MRK dividend yield: 3.25%. CARR dividend yield: 4.00%. Merck is a Dividend Aristocrat with 14+ consecutive years of increases. Keytruda (pembrolizumab) is the world's best-selling cancer drug and drives exceptional cash generation. The company's oncology and vaccines pipeline provides long-term growth visibility beyond the Keytruda patent cliff in the 2030s. CARR is a dividend-paying stock. Use this calculator to estimate your future dividend income, DRIP compounding returns, and passive income potential from investing in CARR shares.
Merck is a Dividend Aristocrat with 14+ consecutive years of increases. Keytruda (pembrolizumab) is the world's best-selling cancer drug and drives exceptional cash generation. The company's oncology and vaccines pipeline provides long-term growth visibility beyond the Keytruda patent cliff in the 2030s.

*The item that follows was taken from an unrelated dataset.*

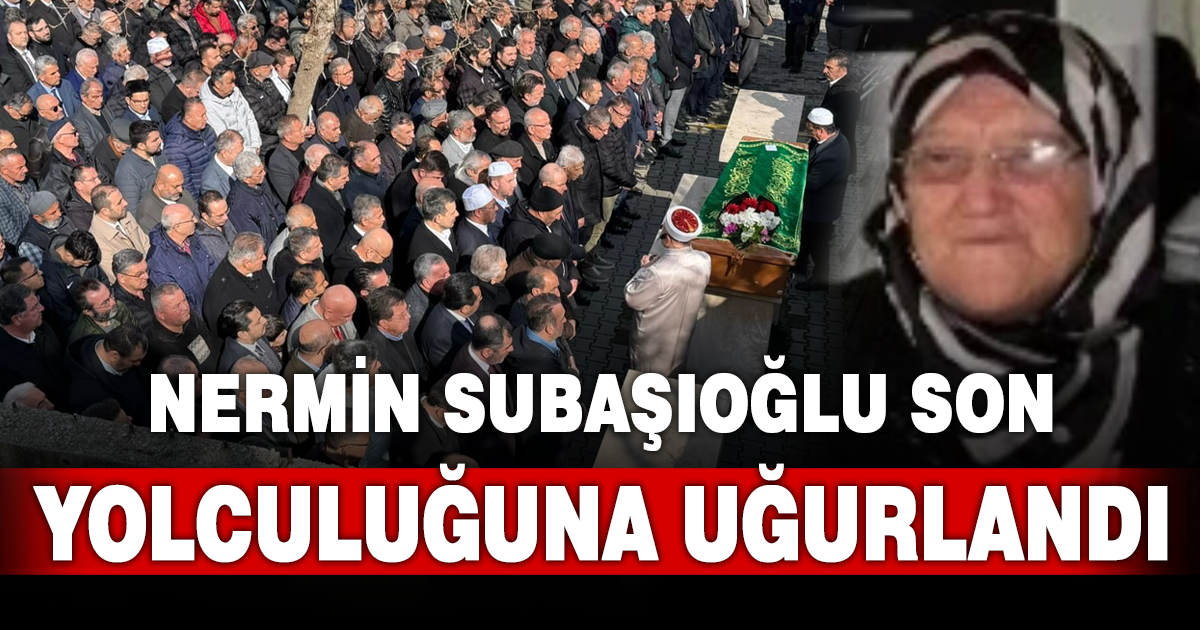 Nermin Subaşıoğlu son yolculuğuna uğurlandı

CARR is a dividend-paying stock. Use this calculator to estimate your future dividend income, DRIP compounding returns, and passive income potential from investing in CARR shares.
Is MRK or CARR better for dividend income in 2026?
MRK currently offers a 3.25% yield (3.08/share/year) while CARR offers 4.00% (2.00/share/year). CARR provides higher current income. However, MRK has grown its dividend faster (8.2% 5Y CAGR), which may lead to better long-term income through compounding.
How much would $10,000 in MRK vs CARR earn per year?
With $10,000 invested today: MRK pays approximately $325/year. CARR pays approximately $400/year. With DRIP reinvestment over 10 years, these grow to $950/year (MRK) and $899/year (CARR).
Does MRK or CARR pay monthly dividends?
MRK pays quarterly dividends. CARR pays quarterly dividends. Neither pay monthly — both use a quarterly schedule, which is preferred by investors who need regular cash flow.